Oleh: Ishak Hariyanto
Entah bagaimana awalnya, sebuah judul yang berganti seakan-akan menjelma jadi arena tinju intelektual. “Anatomy Filsafat” yang kemudian disebut “Pecahnya Otoritas Media” tiba-tiba bukan lagi milik saya, melainkan menjadi milik siapa saja yang ingin berdebat, mengoreksi, bahkan menjatuhkan. Anehnya, saya justru semakin eksis dalam pusaran ini bukan karena gagasan saya dibaca, melainkan karena saya dibela. Seperti Descartes yang pernah berkata cogito ergo sum, saya berpikir maka saya ada maka hari-hari terakhir ini saya bisa berkata: ego defendor ergo sum, aku dibela maka aku ada.
![]() |
Ishak Hariyanto |
Lucu memang, sebagian kawan tampak bersungguh-sungguh mengurai “apa gerangan” maksud perubahan judul, sebagian lain sibuk membuat counter-opini, sementara redaksi pun tak kuasa menahan diri untuk menabuh genderang. Semua ini terasa seperti drama yang saya tidak pernah sutradarai, tapi nama saya selalu disebut di panggung. Saya mendadak berubah dari penulis menjadi tokoh, dari pemikir yang mestinya bicara gagasan, menjadi obyek yang diributkan.
Dalam perdebatan itu, saya menemukan satu pola: tak ada yang benar-benar membicarakan filsafat atau media secara substansial. Yang ramai justru “siapa yang salah, siapa yang sumbu pendek, siapa yang harus belajar ulang.” Rasanya mirip kemerdekaan yang hambar, sebagaimana ditulis Wahyu, tetapi kali ini hambarnya karena terlalu banyak bumbu satir yang ditaburkan seenaknya. Saya tertawa getir: filsafat ternyata bisa runtuh bukan oleh kuasa tirani, melainkan oleh debat receh yang dibungkus serius.

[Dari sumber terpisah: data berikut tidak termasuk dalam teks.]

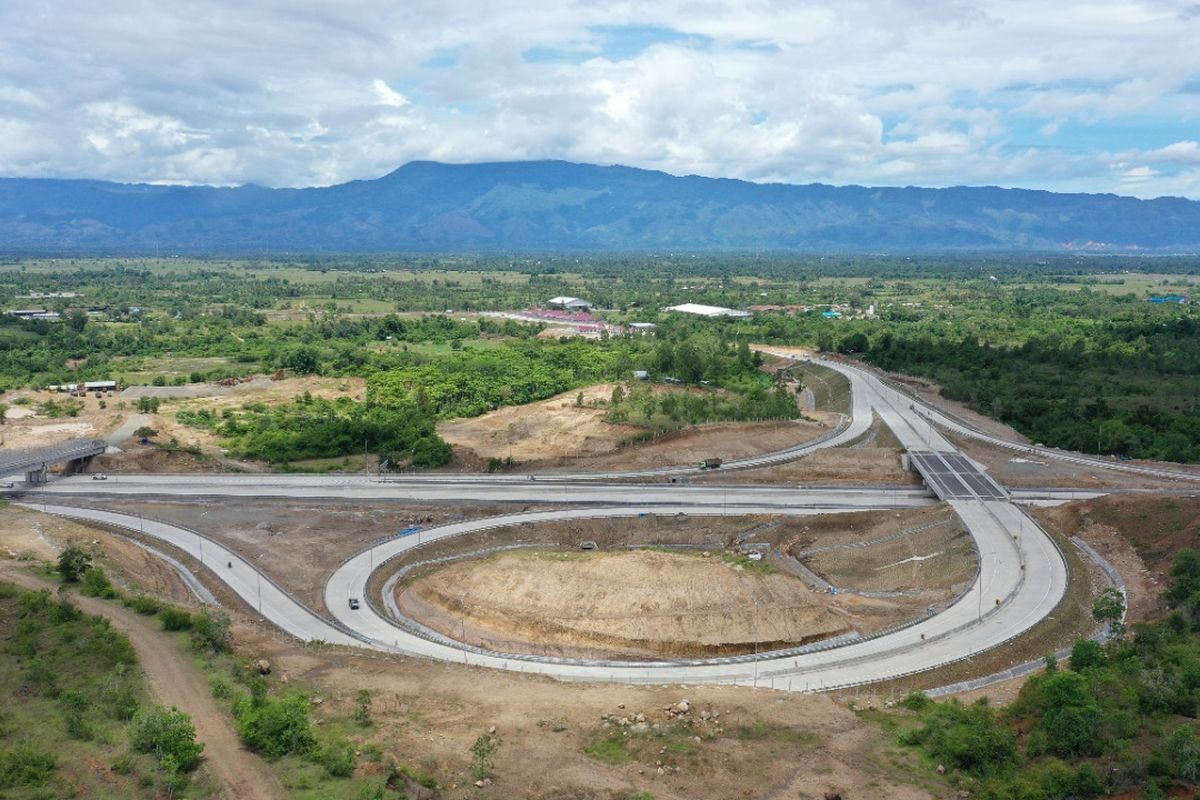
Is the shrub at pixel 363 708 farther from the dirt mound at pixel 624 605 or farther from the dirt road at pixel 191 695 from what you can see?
the dirt mound at pixel 624 605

Namun begitulah dinamika kita. Saya menulis untuk mencari jalan pikir, orang lain membaca untuk mencari celah, lalu lahirlah pembelaan demi pembelaan. Dan di sinilah saya menyadari sesuatu: dibela memang nikmat, meskipun yang membela sering kali tak paham apa yang sedang mereka bela. Tapi bukankah begitulah politik wacana? Selalu ada yang ingin menjadi pembela, agar kelihatan lebih gagah daripada yang dibela.
Maka pada akhirnya saya biarkan saja. Kalau saya tidak lagi menulis, mungkin tidak ada yang peduli. Tapi ketika saya diserang dan dibela, saya justru semakin ada. Maka sekali lagi, izinkan saya mengulang: Aku dibela maka aku ada.